Nach langer Zeit der Vakanz hat die JKR wieder eine komplette Schulleitung, bestehend aus (von links): Konrektor Clemens Krause, der zweiten Konrektorin Ines Ackermann und Schulleiter Info Krimphoff.
"Wir wollen nicht stehen bleiben"
Die Hände in den Schoss legen, weil in sechs Jahren womöglich sowieso Schluss ist?

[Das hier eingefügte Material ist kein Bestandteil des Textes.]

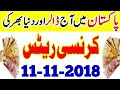 Pakistan Today US Dollar And Gold Latest News | PKR to US Dollar | Gold Price in Pakistan 11-11-18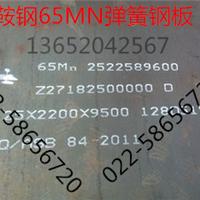 供应65mn钢板现货》切割现货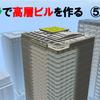 マイクラで高層ビルを作る  ⑤ [Minecraft #74]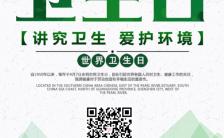 绿色清新世界卫生日宣传手机海报缩略图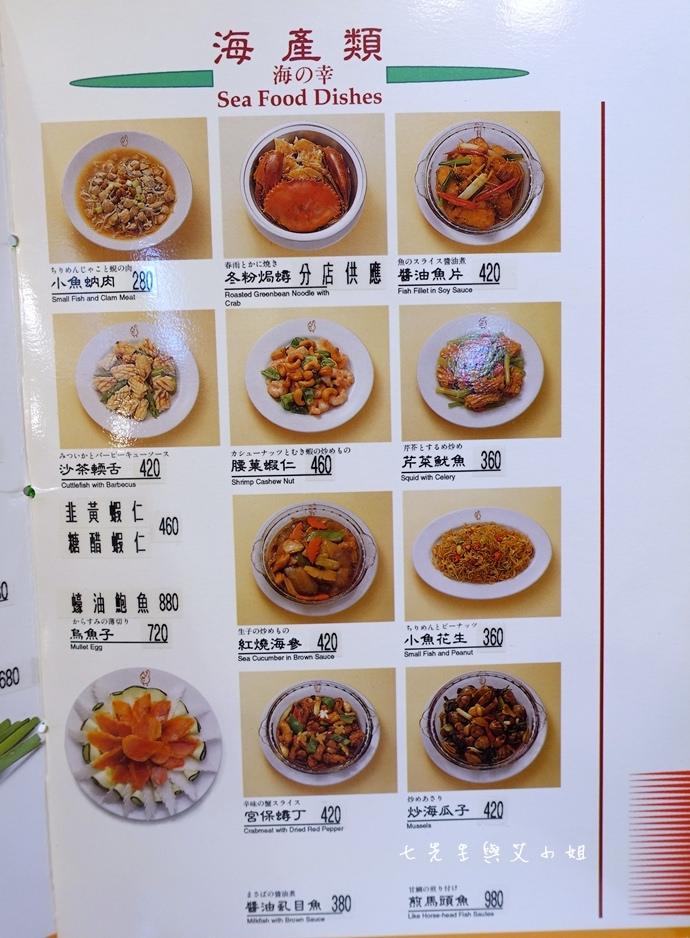 雞家莊 古早味布丁真美味~ ∣ 食記 臺北 中山區 - 七先生與艾小姐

Das kommt für die Schulleitung der Justin-Kleinwächter-Realschule nicht in Frage - selbst wenn Greven wie geplant im kommenden Sommer seine Gesamtschule bekommt und die JKR dann sukzessive ausläuft.

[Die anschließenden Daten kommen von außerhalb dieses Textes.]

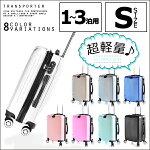 旅行用品スーツケース〜50リットル送料無料機内持ち込み可[DJ00220]超軽量sサイズキャリーケースおしゃれかわいい出張用旅行バック2日3日新作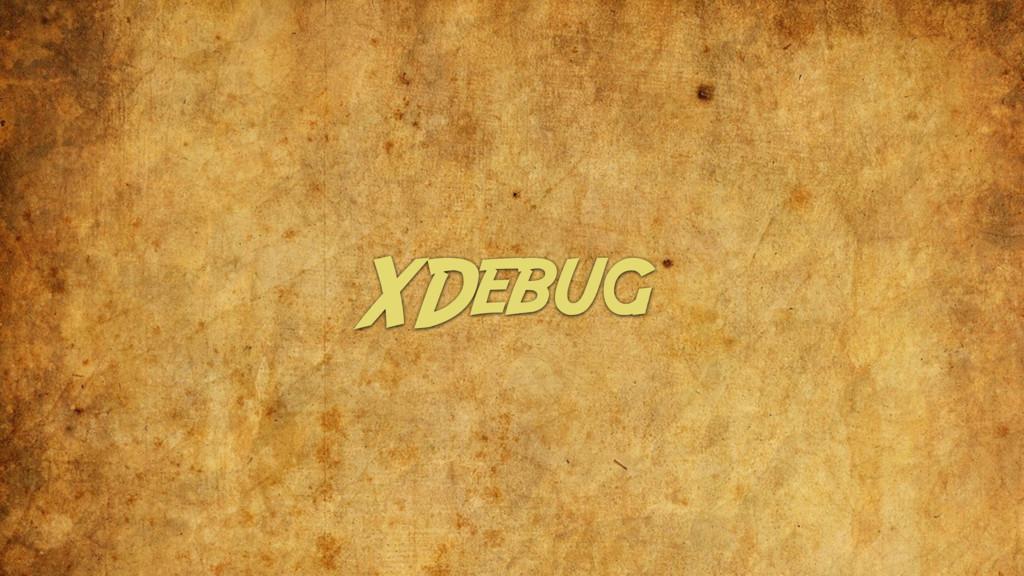 XDebug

"Es ist wichtig, dass die JKR sechs Jahre lang optimal geleitet wird", sagt Schulleiter Ingo Krimphoff. "Das Versprechen haben wir den Eltern gegeben, die ihre Kinder hier anmelden: Die Schüler werden hier optimal versorgt." Auch Konrektor Clemens Krause sieht das so. "Diese Schule bleibt nicht stehen. Sie entwickelt sich weiter." Krimphoff meint gar: "Eine Schule, die sich sechs Jahre lang nicht bewegt, entwickelt sich zurück."
Also stellt sich die JKR auf sechs arbeitsreiche Jahre ein - und diese Arbeit will verteilt werden.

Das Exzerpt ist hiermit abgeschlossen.